"Norferville" - Franck Thilliez
Pour ceux qui ont lu "Une saison pour les ombres" de R.J. Ellory, Norferville est l’équivalent de Jasperville. Une bourgade qui doit sa raison d’être au gigantesque gisement de minerai de fer enfoui dans le sol de territoires innus situés à l’extrême nord du Québec, envahis à coups d’explosifs et de bulldozers. C’est l’une des agglomérations les plus isolées de la planète ; les températures peuvent y avoisiner les -50 °, les nuits d’hiver y sont interminables et les pannes d'électricité incessantes.
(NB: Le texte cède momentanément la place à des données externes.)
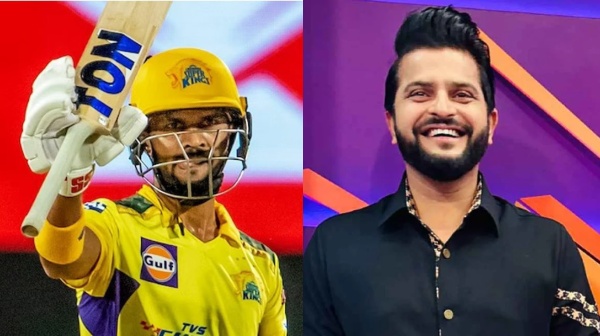 IPL 2024 - CSK Legend Suresh raina wishes captain Ruturaj for success in future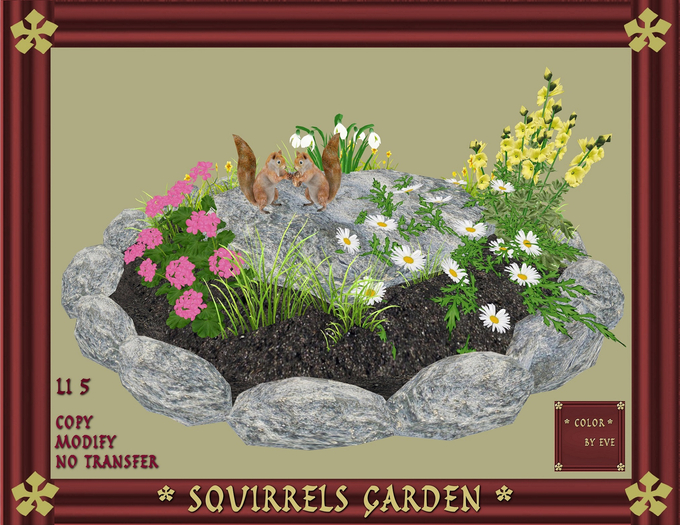 Squirrels Garden - VP 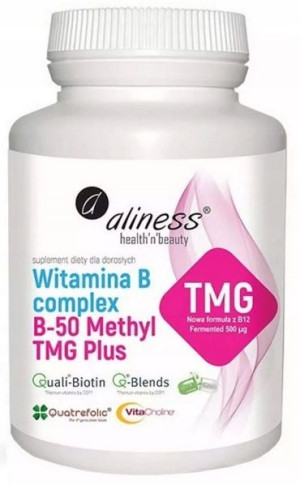 Witamina B Complex B-50 Aliness 100kapsułek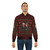 Funny "Ant and Dec the Halls" ITV Christmas Bomber Jacket with a graphic design - Lifestyle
En 1996, Norferville compte une communauté autochtone de neuf cents familles, qui bénéficient rarement de la prospérité économique produite par la mine, et que la sédentarisation forcée a coupées de leurs ressources traditionnelles, la chasse et la pêche. Anesthésiées par les aides sociales et dorénavant habituées aux supermarchés, beaucoup cèdent à l’oisiveté et la dépendance. Elles subissent par ailleurs le mépris, voire la violence d’une population avec laquelle elles cohabitent difficilement, et ne peuvent compter sur les représentants des forces de l’ordre pour obtenir justice. Les femmes sont les premières victimes de cette brutalité. Un soir, alors qu’elles rentrent d’une soirée, Maya et son amie métisse Léonie -une "pomme" comme on les appelle ici : "rouge dehors et blanche dedans"- sont victimes d’une agression sexuelle de la part d’un groupe d’hommes masqués. Sur l’insistance de la première, qui craint la stigmatisation, elles décident de se taire.
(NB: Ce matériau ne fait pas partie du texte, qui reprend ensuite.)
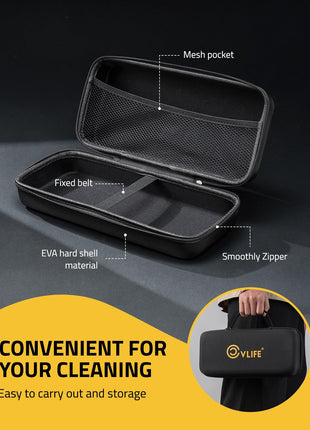 CVLIFE Multi Caliber featuring eva hard shell smoothly zipper material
Nous retrouvons Léonie, devenue lieutenant de police, vingt ans plus tard. Partie de sa ville natale à l’occasion de ses études, elle n’y a plus remis les pieds. Jusqu’à maintenant… Le corps de Morgane Schaffran, une Française de vingt-huit ans, a été retrouvé près de la réserve innue de Norferville. Mutilé, il a par ailleurs été amputé de son foie. Son supérieur envoie Léonie assister la police locale en espérant une résolution rapide de l’affaire, soupçonnant là l’œuvre d’un ours.
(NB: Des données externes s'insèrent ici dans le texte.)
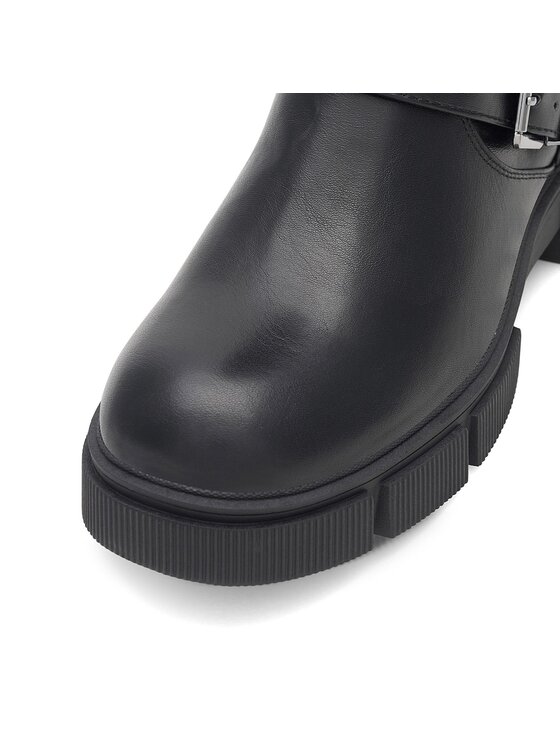 DeeZee Чоботи DeeZee CS6191-10 Чорний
Après plusieurs années de déclin, Norferville connait un regain économique, grâce à l’exploitation de nouveaux gisements de fer et le développement d’un tourisme de luxe pour ultra-riches en mal d’aventure. Les inégalités y sont en revanche de plus en plus criantes, la population indigène, ravagée par la misère, la drogue et l’alcool, en faisant comme toujours les frais.
Dès son arrivée Léonie doit affronter la condescendance faussement paternaliste du lieutenant Liotta, qui entre autres lui donne du "ma petite", alors qu’elle est techniquement sa supérieure. Elle est en revanche bientôt assistée dans son enquête par une aide aussi inattendue que bienvenue, en la personne de Teddy Schaffran, père de la victime, et criminologue officiant à titre privé. L’homme vit à Lyon, et n’avait plus de nouvelles de sa fille depuis longtemps. Dévastée par cette perte, il est résolu à mettre son expérience à profit pour retrouver son meurtrier.
L’intrigue s’étoffe de multiples aspects, intimes ou contextuels. Il y est question des féminicides perpétrés envers les autochtones du Canada, des tensions sociales provoquées par un nouveau projet d’extension de la mine, de la soif de vengeance qui anime les deux héros -Léonie étant décidée, en parallèle de l’enquête, à faire payer ceux qui l’ont agressée vingt ans auparavant-, mais aussi de cannibalisme et du légendaire Windigo (créature surnaturelle, maléfique et anthropophage, issue de la mythologie des Premières Nations algonquiennes du Canada)…, le tout sous un climat dont les manifestations extrêmes exhaussent la tension du récit.


Je n'ai pas essayé de lire l'auteur, j'ai l'impression qu'il n'est pas pour moi. Et ton billet me fait penser que je n'ai peut-être pas tort.
RépondreSupprimerPour avoir lu le roman de R.J. Ellory (merci Ingannmic d'ailleurs car c'était une lecture commune que j'ai fort appréciée), je reconnais qu'il y a beaucoup de points communs. Je soupçonne que ta préférence va à l'écrivain anglais. NB: oui, ce roman est éligible à la prime climatique dans le cadre du challenge de lecture. Ce roman te rapporte donc 5 points ^_^
RépondreSupprimerTu as le bonus climatique, mais je ne suis pas convaincue...
RépondreSupprimerJ'ai tenté un roman de cet auteur il y a quelques années : je ne l'ai pas terminé tellement c'était mauvais et je n'ai jamais retenté... Je vais en rester à Ellory.